- **課題**:
A. 本文の内容と次の(i)〜(iii)が合っているかを判断し、それぞれ「はい」か「いいえ」で答えよ。各答えには、決め手となる本文の語句をそのまま引用して添えること。
(i) 東京電力側は、約款を根拠にしている。
(ii) 約款では、計量器は利用者が選んで取り付けることになっている。
(iii) 東電側は、電気供給を希望する際は約款の承諾を前提にしていると答えている。
B. 本文の「[東電側への質問と回答]」から「(後述の 「図5」 で、画像を表示)」まで（「(後述の 「図5」 で、画像を表示)」を含む）を、「スマートメーター」を「次世代電力量計」に書き改めて示せ。
C. 本文によると、約款とは何を示したものか。

- **本文**:
::::

一読してよく分からないものの、東京電力側はどうやら「断れない」という見解のようだ。
その根拠が契約に付随する「約款」。
契約内容を定型的に事細かに示したものだ。
ほとんどの人が読んだこともないだろう。
本当にそんなもので強制できるのか。
(石井紀代美)
[東電側への質問と回答]
Q.スマートメーターへの取り換えは拒否できるか
A.必要性やその効果について理解を得られるよう丁寧に対応していく
Q.拒否した人に電気の供給停止を迫るのは、法の「供給義務」に抵触しないか
A.電気供給を希望する際は、約款の承諾を前提にしている
Q.その約款はどんな規定か
A.「計量器は当社が選定し取り付ける」と「30分単位の計量」
[電気の流れと契約] (解説図)
※ 文章での表現は省略
(後述の 「図5」 で、画像を表示)

::::

- **提供された記録**:
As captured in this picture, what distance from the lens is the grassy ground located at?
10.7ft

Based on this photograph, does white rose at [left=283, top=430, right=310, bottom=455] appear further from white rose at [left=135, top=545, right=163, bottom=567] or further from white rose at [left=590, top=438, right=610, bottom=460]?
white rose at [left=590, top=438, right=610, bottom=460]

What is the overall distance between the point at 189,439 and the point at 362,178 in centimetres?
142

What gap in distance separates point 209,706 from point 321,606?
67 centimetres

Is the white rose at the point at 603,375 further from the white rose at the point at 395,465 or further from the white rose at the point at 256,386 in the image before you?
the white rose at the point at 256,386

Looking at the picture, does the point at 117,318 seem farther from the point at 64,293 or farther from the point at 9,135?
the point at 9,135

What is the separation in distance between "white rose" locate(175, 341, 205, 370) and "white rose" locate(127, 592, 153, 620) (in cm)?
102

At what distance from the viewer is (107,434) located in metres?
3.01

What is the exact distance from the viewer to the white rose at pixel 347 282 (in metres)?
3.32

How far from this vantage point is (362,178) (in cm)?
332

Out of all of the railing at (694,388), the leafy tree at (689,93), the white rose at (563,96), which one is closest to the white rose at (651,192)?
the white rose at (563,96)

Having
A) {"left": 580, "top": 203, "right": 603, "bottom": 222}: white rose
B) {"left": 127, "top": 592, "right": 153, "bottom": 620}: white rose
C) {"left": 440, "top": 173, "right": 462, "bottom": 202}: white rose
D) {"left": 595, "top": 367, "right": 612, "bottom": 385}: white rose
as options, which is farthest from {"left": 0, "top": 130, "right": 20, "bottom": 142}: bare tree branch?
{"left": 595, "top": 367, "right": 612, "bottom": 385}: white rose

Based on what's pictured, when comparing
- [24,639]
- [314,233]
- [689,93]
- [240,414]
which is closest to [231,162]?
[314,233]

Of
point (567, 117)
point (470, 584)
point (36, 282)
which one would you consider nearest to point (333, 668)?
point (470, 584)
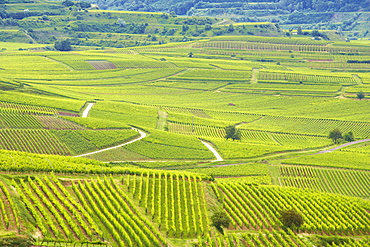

::::

- **課題の解答**:
A.
(i) はい。『その根拠が契約に付随する「約款」。』
(ii) いいえ。「計量器は当社が選定し取り付ける」
(iii) はい。「電気供給を希望する際は、約款の承諾を前提にしている」

B.
[東電側への質問と回答]
Q.次世代電力量計への取り換えは拒否できるか
A.必要性やその効果について理解を得られるよう丁寧に対応していく
Q.拒否した人に電気の供給停止を迫るのは、法の「供給義務」に抵触しないか
A.電気供給を希望する際は、約款の承諾を前提にしている
Q.その約款はどんな規定か
A.「計量器は当社が選定し取り付ける」と「30分単位の計量」
[電気の流れと契約] (解説図)
※ 文章での表現は省略
(後述の 「図5」 で、画像を表示)

C. 契約内容を定型的に事細かに示したもの。